Open-Domain QA on Tables

Open In Colab

This tutorial shows you how to perform question-answering on tables using the EmbeddingRetriever or BM25Retriever as retriever node and the TableReader as reader node.

Prepare environment

Colab: Enable the GPU runtime

Make sure you enable the GPU runtime to experience decent speed in this tutorial. Runtime -> Change Runtime type -> Hardware accelerator -> GPU

# Make sure you have a GPU running
!nvidia-smi
# Install the latest release of Haystack in your own environment
#! pip install farm-haystack

# Install the latest master of Haystack
!pip install --upgrade pip
!pip install git+https://github.com/deepset-ai/haystack.git#egg=farm-haystack[colab]

# The TaPAs-based TableReader requires the torch-scatter library
import torch

version = torch.__version__
!pip install torch-scatter -f https://data.pyg.org/whl/torch-{version}.html

# Install pygraphviz for visualization of Pipelines
!apt install libgraphviz-dev
!pip install pygraphviz

Start an Elasticsearch server

You can start Elasticsearch on your local machine instance using Docker.
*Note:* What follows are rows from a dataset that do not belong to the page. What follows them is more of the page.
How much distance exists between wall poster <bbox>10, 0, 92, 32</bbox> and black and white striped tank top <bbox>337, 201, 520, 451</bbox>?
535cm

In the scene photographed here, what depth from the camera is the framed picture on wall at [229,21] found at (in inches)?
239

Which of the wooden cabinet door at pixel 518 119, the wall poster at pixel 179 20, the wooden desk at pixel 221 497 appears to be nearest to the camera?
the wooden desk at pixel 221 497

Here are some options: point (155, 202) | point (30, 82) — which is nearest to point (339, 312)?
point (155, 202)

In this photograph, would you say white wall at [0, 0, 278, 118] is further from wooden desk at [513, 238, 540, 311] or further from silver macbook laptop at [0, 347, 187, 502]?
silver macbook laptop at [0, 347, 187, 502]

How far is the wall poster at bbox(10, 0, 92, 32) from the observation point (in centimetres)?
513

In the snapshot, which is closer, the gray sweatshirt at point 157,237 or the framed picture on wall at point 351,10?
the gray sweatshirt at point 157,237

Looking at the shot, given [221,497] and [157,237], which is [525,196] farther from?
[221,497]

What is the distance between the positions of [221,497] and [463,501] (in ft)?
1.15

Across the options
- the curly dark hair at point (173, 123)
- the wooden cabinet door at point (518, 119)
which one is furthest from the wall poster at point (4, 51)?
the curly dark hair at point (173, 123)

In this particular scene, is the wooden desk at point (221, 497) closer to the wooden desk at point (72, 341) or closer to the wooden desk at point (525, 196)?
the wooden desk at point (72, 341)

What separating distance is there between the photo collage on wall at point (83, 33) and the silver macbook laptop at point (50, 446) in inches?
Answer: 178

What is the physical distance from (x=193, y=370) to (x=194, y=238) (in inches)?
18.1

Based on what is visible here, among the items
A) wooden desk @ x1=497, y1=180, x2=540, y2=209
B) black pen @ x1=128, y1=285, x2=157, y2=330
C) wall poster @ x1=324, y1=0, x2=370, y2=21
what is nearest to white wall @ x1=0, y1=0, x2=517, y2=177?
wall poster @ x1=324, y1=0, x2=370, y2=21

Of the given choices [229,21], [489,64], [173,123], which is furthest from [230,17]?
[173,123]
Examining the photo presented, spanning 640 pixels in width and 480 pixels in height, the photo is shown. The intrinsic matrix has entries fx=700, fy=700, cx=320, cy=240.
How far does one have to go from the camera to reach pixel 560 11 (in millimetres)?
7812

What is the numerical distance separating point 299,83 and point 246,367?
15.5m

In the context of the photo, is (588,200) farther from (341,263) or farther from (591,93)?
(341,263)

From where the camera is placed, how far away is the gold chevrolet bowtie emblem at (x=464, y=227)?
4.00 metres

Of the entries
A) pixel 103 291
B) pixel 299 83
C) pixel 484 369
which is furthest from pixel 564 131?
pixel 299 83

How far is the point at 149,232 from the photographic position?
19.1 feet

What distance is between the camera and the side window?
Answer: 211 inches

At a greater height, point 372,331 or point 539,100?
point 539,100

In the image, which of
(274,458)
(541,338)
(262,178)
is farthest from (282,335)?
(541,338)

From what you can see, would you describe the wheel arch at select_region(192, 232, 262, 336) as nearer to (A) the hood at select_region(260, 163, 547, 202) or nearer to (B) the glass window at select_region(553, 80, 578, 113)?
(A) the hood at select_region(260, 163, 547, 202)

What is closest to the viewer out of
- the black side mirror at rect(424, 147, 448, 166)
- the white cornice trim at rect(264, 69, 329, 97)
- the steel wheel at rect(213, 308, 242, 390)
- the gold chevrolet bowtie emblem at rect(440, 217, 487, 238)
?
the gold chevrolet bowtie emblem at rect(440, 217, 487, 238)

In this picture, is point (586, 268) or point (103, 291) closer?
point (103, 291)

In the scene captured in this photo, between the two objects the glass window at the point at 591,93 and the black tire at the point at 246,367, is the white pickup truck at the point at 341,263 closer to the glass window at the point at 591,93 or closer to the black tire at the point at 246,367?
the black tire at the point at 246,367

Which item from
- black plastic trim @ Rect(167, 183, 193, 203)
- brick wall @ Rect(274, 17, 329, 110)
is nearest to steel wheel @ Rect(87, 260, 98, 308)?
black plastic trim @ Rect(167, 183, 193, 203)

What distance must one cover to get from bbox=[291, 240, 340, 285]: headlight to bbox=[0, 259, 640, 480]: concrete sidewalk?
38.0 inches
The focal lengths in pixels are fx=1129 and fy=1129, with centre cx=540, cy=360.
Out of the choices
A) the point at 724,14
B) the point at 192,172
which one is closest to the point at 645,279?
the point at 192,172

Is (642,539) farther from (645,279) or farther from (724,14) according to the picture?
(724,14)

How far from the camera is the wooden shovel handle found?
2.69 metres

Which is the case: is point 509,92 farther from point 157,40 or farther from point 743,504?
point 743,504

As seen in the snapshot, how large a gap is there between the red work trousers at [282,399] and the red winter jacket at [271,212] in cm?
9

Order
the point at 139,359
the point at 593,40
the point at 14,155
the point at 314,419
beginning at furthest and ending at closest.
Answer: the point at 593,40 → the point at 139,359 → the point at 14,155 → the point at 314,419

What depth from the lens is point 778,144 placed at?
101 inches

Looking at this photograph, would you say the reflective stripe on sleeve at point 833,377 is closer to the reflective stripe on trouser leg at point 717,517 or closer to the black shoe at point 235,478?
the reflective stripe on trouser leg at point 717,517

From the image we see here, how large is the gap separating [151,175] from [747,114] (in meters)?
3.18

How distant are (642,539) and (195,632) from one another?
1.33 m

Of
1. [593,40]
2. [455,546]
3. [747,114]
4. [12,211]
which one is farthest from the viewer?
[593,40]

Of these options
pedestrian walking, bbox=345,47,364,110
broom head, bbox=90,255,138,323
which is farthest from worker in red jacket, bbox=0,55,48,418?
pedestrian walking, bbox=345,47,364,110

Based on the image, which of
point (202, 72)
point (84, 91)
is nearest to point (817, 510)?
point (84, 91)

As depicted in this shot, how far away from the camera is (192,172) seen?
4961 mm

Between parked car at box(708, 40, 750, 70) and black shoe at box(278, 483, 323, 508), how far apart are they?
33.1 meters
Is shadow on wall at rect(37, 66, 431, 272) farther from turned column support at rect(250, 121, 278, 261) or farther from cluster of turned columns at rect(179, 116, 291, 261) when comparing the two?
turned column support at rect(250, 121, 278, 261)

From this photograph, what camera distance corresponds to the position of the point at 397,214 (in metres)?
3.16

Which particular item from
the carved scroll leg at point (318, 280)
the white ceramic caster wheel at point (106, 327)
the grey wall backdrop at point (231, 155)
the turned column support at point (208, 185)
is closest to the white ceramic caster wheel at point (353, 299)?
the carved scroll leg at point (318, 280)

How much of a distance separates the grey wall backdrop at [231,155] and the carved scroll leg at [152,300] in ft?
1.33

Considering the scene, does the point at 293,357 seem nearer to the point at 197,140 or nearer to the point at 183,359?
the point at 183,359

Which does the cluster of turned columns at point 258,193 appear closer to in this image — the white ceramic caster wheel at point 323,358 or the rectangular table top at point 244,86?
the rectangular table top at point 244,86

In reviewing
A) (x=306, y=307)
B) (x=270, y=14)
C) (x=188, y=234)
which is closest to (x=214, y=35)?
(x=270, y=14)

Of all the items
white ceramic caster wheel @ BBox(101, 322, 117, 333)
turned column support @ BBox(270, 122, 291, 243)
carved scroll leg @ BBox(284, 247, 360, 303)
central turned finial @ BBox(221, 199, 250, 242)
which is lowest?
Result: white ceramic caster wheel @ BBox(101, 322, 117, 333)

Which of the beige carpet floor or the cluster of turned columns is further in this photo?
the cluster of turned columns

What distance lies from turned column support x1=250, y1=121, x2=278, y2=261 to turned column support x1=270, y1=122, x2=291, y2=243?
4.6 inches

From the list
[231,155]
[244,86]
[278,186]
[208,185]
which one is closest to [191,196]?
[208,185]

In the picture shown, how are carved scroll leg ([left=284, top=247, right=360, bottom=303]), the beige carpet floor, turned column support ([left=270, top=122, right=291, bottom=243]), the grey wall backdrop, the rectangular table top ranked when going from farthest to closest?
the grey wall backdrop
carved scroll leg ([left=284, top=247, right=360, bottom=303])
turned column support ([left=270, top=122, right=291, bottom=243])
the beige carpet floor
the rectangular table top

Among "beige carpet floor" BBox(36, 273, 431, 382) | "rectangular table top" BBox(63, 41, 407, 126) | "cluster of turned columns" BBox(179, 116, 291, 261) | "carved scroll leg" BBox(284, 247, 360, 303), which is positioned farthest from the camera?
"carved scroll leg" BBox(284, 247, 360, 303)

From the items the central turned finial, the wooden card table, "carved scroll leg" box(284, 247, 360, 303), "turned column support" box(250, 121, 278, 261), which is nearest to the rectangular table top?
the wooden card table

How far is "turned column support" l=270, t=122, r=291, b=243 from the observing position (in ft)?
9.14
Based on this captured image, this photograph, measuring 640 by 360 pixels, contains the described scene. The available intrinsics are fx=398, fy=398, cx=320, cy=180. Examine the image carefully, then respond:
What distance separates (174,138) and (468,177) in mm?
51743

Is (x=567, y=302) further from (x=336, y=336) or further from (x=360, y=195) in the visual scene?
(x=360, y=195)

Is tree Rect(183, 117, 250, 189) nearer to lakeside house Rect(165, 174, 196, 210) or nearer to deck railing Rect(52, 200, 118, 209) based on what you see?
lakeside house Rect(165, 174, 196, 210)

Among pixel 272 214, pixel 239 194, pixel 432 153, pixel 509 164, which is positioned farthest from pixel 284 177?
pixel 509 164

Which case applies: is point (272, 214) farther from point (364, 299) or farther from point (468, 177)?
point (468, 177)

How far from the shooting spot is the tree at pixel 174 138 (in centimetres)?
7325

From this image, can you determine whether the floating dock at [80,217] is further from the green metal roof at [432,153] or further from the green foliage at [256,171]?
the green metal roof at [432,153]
If Docker is not readily available in your environment (e.g. in Colab notebooks), then you can manually download and execute Elasticsearch from source.

# Recommended: Start Elasticsearch using Docker via the Haystack utility function
from haystack.utils import launch_es

launch_es()
# In Colab / No Docker environments: Start Elasticsearch from source
! wget https://artifacts.elastic.co/downloads/elasticsearch/elasticsearch-7.9.2-linux-x86_64.tar.gz -q
! tar -xzf elasticsearch-7.9.2-linux-x86_64.tar.gz
! chown -R daemon:daemon elasticsearch-7.9.2

import os
from subprocess import Popen, PIPE, STDOUT

es_server = Popen(
    ["elasticsearch-7.9.2/bin/elasticsearch"], stdout=PIPE, stderr=STDOUT, preexec_fn=lambda: os.setuid(1)  # as daemon
)
# wait until ES has started
! sleep 30
# Connect to Elasticsearch
from haystack.document_stores import ElasticsearchDocumentStore

document_index = "document"
document_store = ElasticsearchDocumentStore(host="localhost", username="", password="", index=document_index)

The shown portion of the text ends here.